Kennedy Landry was absolutely like a
hurricane, and she’d already pulled him under and drowned him in lust and
amusement and fascination and…
Shit, he was half in love with her,
and if the only way he had to remind her that she didn’t always have the upper hand in every single one of their
interactions was to make her wait on hold on the phone for a few minutes then
yeah, he’d do it.
“Well, I’ve been waiting for the
reports from last week since Monday,” he told her. “Seems waiting is something
we should both get used to.” It was Thursday. She always made him wait until
Friday for the reports she was supposed to send on Tuesday.
In part because that meant he’d call
her about those reports on Wednesday and they’d fight-flirt for a few minutes.
Something they both enjoyed far more than really made sense.
In part because her sending him the
reports was ridiculous. He didn’t really need them—he was just curious—and she
knew it.
She hated sending the reports, but
only because it meant that she was answering to him on some level. She didn’t
like that because she didn’t have him wrapped around her little finger like she
did every other man she dealt with on a regular basis.
Bennett had been very careful not to
let on just how tightly wrapped he already was.

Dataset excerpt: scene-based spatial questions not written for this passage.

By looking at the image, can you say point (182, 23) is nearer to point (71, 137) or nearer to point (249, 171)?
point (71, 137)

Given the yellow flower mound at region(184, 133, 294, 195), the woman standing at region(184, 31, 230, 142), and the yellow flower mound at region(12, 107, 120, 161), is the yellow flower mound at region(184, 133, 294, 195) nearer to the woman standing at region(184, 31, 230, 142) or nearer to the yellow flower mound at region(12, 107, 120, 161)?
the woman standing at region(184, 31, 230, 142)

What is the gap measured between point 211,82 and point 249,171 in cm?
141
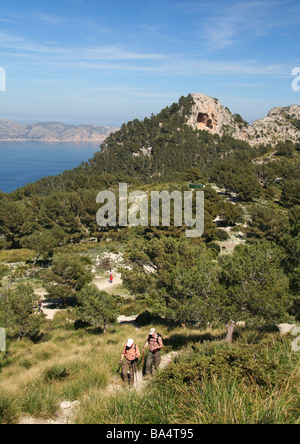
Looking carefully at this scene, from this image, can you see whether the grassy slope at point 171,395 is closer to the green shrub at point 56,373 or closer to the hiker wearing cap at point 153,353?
the green shrub at point 56,373

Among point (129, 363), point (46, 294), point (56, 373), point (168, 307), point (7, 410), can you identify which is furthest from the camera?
point (46, 294)

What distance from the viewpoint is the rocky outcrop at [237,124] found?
5012 inches

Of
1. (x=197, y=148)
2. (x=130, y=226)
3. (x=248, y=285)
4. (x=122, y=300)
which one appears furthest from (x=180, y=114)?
(x=248, y=285)

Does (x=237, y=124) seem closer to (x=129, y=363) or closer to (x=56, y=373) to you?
(x=129, y=363)

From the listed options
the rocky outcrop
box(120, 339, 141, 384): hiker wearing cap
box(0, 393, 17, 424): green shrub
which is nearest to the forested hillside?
box(0, 393, 17, 424): green shrub

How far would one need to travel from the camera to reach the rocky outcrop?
418 ft

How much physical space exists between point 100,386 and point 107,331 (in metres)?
9.32

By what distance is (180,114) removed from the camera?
124000mm

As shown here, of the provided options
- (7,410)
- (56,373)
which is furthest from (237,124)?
(7,410)

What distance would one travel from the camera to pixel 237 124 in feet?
479

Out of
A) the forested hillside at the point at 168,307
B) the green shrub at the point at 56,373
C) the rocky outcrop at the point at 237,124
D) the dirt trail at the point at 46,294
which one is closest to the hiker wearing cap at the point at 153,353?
the forested hillside at the point at 168,307

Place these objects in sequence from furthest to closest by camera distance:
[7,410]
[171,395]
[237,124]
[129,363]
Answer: [237,124]
[129,363]
[7,410]
[171,395]

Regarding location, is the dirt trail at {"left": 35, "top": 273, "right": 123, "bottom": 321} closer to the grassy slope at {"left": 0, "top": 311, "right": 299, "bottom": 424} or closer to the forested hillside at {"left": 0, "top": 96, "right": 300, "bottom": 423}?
the forested hillside at {"left": 0, "top": 96, "right": 300, "bottom": 423}
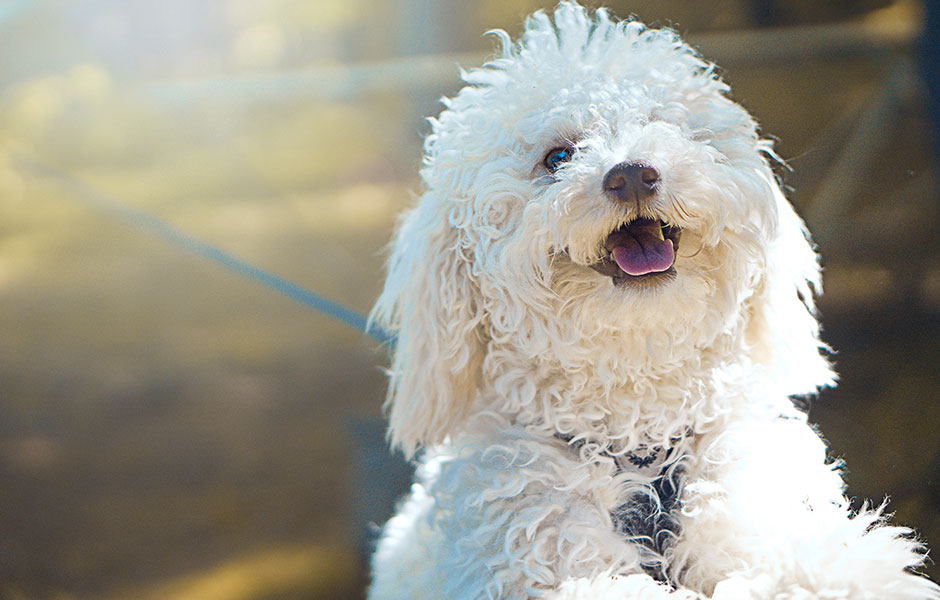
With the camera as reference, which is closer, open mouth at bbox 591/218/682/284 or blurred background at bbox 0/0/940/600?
open mouth at bbox 591/218/682/284

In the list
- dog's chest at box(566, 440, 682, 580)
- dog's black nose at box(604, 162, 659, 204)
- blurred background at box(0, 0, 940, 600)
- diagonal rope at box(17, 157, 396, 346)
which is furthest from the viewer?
diagonal rope at box(17, 157, 396, 346)

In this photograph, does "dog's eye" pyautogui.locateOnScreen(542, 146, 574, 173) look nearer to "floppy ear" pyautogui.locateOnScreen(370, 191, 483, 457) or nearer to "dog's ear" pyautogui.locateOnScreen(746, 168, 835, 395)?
"floppy ear" pyautogui.locateOnScreen(370, 191, 483, 457)

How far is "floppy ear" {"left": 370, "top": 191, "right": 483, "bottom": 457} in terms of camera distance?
3.52 ft

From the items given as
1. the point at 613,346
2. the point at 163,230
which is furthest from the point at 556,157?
the point at 163,230

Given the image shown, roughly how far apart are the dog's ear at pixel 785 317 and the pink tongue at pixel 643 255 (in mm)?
182

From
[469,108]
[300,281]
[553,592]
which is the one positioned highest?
[300,281]

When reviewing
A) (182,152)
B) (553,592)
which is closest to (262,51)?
(182,152)

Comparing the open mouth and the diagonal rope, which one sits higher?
the diagonal rope

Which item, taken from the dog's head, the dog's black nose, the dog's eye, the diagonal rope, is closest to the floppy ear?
the dog's head

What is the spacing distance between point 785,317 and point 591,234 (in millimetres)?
340

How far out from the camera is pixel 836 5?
1.69 m

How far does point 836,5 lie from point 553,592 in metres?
1.43

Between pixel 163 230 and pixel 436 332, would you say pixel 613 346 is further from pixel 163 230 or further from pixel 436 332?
pixel 163 230

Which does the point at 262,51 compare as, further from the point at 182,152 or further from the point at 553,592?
the point at 553,592
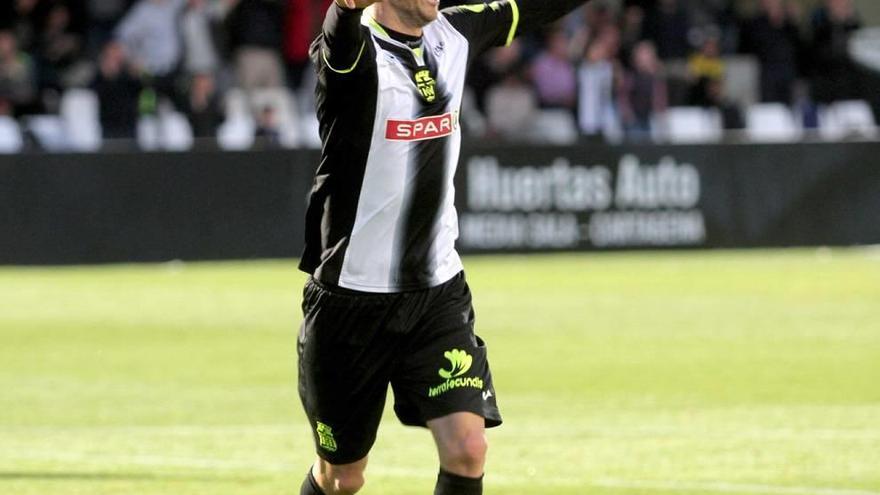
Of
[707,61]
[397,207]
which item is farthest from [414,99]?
[707,61]

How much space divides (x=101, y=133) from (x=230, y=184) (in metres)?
1.83

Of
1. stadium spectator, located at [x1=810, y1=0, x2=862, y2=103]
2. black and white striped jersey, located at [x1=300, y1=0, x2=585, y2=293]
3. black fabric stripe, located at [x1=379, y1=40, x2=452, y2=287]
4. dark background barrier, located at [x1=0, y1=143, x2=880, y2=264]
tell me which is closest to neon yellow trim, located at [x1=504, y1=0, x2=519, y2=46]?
black and white striped jersey, located at [x1=300, y1=0, x2=585, y2=293]

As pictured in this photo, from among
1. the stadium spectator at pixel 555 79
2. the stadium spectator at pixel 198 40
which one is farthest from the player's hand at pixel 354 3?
the stadium spectator at pixel 555 79

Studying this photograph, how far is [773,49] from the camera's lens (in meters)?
28.1

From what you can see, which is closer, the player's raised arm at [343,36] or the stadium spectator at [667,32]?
the player's raised arm at [343,36]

“This call could be about an
emergency,” she said in a bored voice that indicated: one, it was not an
emergency, and two, she was trying really hard to sound bored and not like she
was gritting her teeth.
Bennett loved that he rubbed her the
wrong way. It only took about ten minutes around Kennedy to figure out that she
ran the show with the men in her life. The only daughter and granddaughter in a
family of outdoorsy, hardworking, loud-cussing, Louisiana born-and-bred men,
Kennedy not only kept up with them on the hardworking and cussing thing, but
she got away with murder. Her oldest brother, Sawyer, tried to make her toe the
line, but even he was a sap for his baby sister, and it was rare that Kennedy
didn’t get her way.
Bennett wasn’t a blue-collar Cajun
man.
Well, he was Cajun, on his mother’s
side. But she’d married into money—a lot of money—very much on purpose and had
long ago given up things like crawfish sucking and cursing in French. She had
married into a white-collar, British-descended family in Savannah, neck-deep in
politics and law and class and wealth and snobbery, while Kennedy had been
neck-deep in, well, the Louisiana bayou. And everything that went along with
that.
Bennett loved the bayou. And
everything that went along with that.
Especially the sassy, goth-dressing,
impossible-to-impress Cajun girl who thought that the fact he couldn’t fix a
transmission, butcher an alligator, or bait a hook was downright embarrassing.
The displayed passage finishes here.